Il silenzio della montagna che lo scrutava con i suoi occhi verdi gli rasserenava i pensieri e addolciva il passo. Pensava alla cena della sera precedente con i colleghi dell’officina, in quel budello di ristorante vicino al ponte romano. Il locale non era granché ma il cibo una vera delizia, ben nove portate e vino buono come non ne beveva da un po’. Ne aveva comprato una scatola, rosso fermo, come piaceva anche ad Anna, che all’ultimo minuto aveva deciso di non andare. Queste cene fra colleghi proprio non le tollerava, perciò quando era rientrato lo aveva accolto con un broncio dissenziente senza misura. Ecco, la sua compagna era senza misura, incapace di dare il giusto peso a ogni situazione e in particolare ai sentimenti. Piangeva a dirotto per il gattino del vicino, morto annegato nel canale, trasformava una banale emicrania in un tumore al cervello inoperabile, e almeno una volta al giorno narrava un qualche episodio che si evolveva in una tragedia greca o quantomeno in un caso gravissimo. Issimo ecco un altro difetto di Anna, infiorava il discorso sempre con disgraziato issimo, dolcissimo, bellissimo, intrigantissimo, interessantissimo.
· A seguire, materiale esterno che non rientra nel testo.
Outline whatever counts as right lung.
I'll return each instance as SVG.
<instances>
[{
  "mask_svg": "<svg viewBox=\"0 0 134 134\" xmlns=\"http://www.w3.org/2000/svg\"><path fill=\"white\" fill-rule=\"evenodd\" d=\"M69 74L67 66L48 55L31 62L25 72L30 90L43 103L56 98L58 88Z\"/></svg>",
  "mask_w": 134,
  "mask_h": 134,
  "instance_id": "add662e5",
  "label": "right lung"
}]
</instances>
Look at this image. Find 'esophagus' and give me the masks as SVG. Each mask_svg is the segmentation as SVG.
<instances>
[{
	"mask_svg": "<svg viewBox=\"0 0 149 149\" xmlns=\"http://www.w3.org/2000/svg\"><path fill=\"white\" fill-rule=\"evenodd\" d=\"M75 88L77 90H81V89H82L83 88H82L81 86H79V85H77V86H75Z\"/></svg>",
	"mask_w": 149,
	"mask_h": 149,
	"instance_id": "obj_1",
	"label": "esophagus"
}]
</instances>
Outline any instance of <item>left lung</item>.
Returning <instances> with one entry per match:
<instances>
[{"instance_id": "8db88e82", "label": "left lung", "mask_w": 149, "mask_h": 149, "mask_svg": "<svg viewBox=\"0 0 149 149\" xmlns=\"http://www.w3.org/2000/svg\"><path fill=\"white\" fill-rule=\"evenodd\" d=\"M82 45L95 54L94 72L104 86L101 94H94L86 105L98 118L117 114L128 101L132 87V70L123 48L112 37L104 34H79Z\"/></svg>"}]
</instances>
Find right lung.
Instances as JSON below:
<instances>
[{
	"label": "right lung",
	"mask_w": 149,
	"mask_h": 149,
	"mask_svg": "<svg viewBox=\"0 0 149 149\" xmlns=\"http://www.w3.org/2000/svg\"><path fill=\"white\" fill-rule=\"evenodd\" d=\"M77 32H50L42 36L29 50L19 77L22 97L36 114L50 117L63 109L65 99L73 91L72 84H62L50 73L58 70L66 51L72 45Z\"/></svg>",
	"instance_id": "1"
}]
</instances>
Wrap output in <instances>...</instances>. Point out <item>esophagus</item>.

Però, quando al mattino dai battenti malchiusi il sole scoccava sul letto ferendo i fianchi di miele scuro della donna, lui si sentiva felice. Dannatamente felice, e pregava San Prospero affinché continuasse a farlo perdere al gioco tutta la vita piuttosto che perdere l’amore di Anna.
Quindi l’issimo glielo perdonava.
Era un uomo fortunato, si diceva sorridendo, quando improvvisamente un crampo lo fece arrestare sul sentiero pieno di violette e anemoni. Un dolore non ancora sopito alla caviglia sinistra per quel vecchio incidente in moto gli tracciò una smorfia sul viso, imperlato di sudore. Meno male che era arrivato. Dopo una scarpinata così lunga e faticosa non aveva più energie da spendere.
Dio che spettacolo!
Davanti a lui un universo d’acqua blu danzava sotto una sberla di tramontana. Gli alberi dai cento anni si riflettevano nell’acqua azzurra e addormentata come spettri d’argento, incerti nei movimenti. Incerti come il ritardo di un treno, come il tempo di attesa negli ospedali, come la durata di un amore. Fabio spense il cellulare che reclamava risposte, avvertì per l’intensità dell’emozione un senso di vertigini e extrasistole, perciò si sedette su un ciuffo di erba umida. Appoggiò le mani sotto il mento pensando ad Anna che stava mangiando i cappelletti fatti dalla Gina, a sua mamma che preparava le pappe per i gatti, e a suo padre che non gli aveva mai fatto una carezza in tutta la vita, obbligandolo a leggere la Gerusalemme Liberata a dodici anni. Che merda d’uomo! E non lo aveva mai portato in questo luogo. Colpevole anche di questo. Gli alberi continuavano a fluttuare davanti a lui tubando pigolando e trillando. Un trillo che arrivava fin dentro l’anima e curava ogni malinconia. Desiderò che quel momento di felicità non passasse presto e che nessuno arrivasse ad interromperlo.
“Peccato per Anna! Avrei potuto portarla”, si disse, mentre tirava fuori la Canon per immortalare tutto quel blu.